▶ Stated exercise
Reproduce every one of the following entries word for word, omitting the pictures from your reproduction.
### Working data
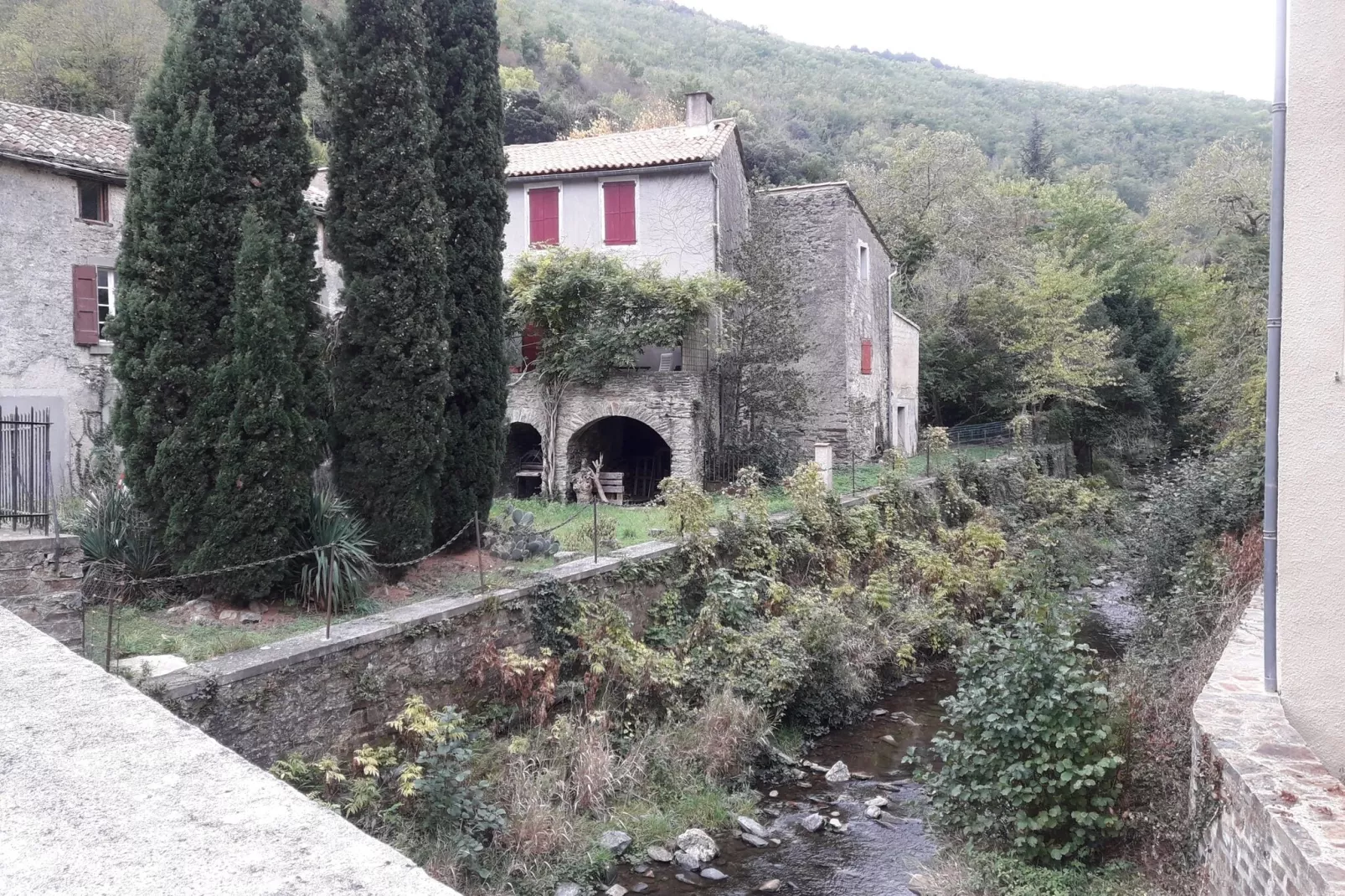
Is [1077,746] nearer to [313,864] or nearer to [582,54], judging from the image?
[313,864]

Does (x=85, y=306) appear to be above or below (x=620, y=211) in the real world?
below

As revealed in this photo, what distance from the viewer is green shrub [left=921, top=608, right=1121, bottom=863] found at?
6.23m

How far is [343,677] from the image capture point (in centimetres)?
738

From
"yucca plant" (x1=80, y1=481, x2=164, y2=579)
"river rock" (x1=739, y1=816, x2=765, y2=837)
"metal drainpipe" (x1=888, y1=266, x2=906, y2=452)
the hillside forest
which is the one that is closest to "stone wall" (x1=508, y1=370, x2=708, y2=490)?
the hillside forest

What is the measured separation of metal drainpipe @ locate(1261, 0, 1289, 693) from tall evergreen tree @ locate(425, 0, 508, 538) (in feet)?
26.2

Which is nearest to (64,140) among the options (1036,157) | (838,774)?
(838,774)

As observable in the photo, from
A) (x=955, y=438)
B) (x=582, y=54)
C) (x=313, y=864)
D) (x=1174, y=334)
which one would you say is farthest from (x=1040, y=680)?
(x=582, y=54)

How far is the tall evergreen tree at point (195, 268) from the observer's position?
8.09 m

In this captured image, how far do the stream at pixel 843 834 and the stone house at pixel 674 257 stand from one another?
7.98m

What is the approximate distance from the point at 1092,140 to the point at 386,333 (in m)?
67.9

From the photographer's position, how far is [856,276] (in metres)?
22.9

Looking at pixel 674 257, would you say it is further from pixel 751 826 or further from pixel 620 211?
pixel 751 826

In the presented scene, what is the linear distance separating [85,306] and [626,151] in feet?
37.1

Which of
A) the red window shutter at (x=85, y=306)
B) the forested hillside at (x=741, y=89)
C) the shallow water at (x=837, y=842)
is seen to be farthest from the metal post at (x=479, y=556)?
the forested hillside at (x=741, y=89)
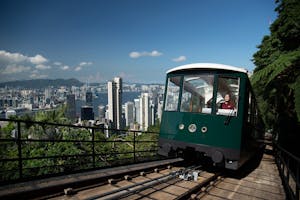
######
▶ Solution for this task
Is [1077,746] nearer to [313,864] or nearer to [582,54], judging from the image?
[313,864]

Does (x=85, y=306) appear to be above or below (x=620, y=211) in the real world?
below

As revealed in this photo, what distance from the viewer is green shrub [left=921, top=608, right=1121, bottom=863] found at?
6.23m

How far is [343,677] from the image capture point (in centimetres)?
738

From
"yucca plant" (x1=80, y1=481, x2=164, y2=579)
"river rock" (x1=739, y1=816, x2=765, y2=837)
"metal drainpipe" (x1=888, y1=266, x2=906, y2=452)
the hillside forest
which is the one that is closest to "stone wall" (x1=508, y1=370, x2=708, y2=490)?
the hillside forest

What is the measured separation of metal drainpipe @ locate(1261, 0, 1289, 693) from tall evergreen tree @ locate(425, 0, 508, 538) (in feet)?
26.2

Which is nearest to (64,140) among the options (1036,157) | (838,774)?
(838,774)

As observable in the photo, from
A) (x=955, y=438)
B) (x=582, y=54)
C) (x=313, y=864)
D) (x=1174, y=334)
which one would you say is farthest from (x=1040, y=680)?
(x=582, y=54)

How far is the tall evergreen tree at point (195, 268) from the observer's position?
8.09 m

In this captured image, how far do the stream at pixel 843 834 and the stone house at pixel 674 257 stand from one another?
7.98m

What is the approximate distance from the point at 1092,140 to the point at 386,333 (in m)?
67.9

From the photographer's position, how far is [856,276] (in metres)?
22.9

Looking at pixel 674 257, would you say it is further from pixel 751 826 or further from pixel 620 211?
pixel 751 826

In the presented scene, what is the linear distance separating [85,306] and [626,151] in feet?
37.1

Which of
A) the red window shutter at (x=85, y=306)
B) the forested hillside at (x=741, y=89)
C) the shallow water at (x=837, y=842)
is seen to be farthest from the metal post at (x=479, y=556)?
the forested hillside at (x=741, y=89)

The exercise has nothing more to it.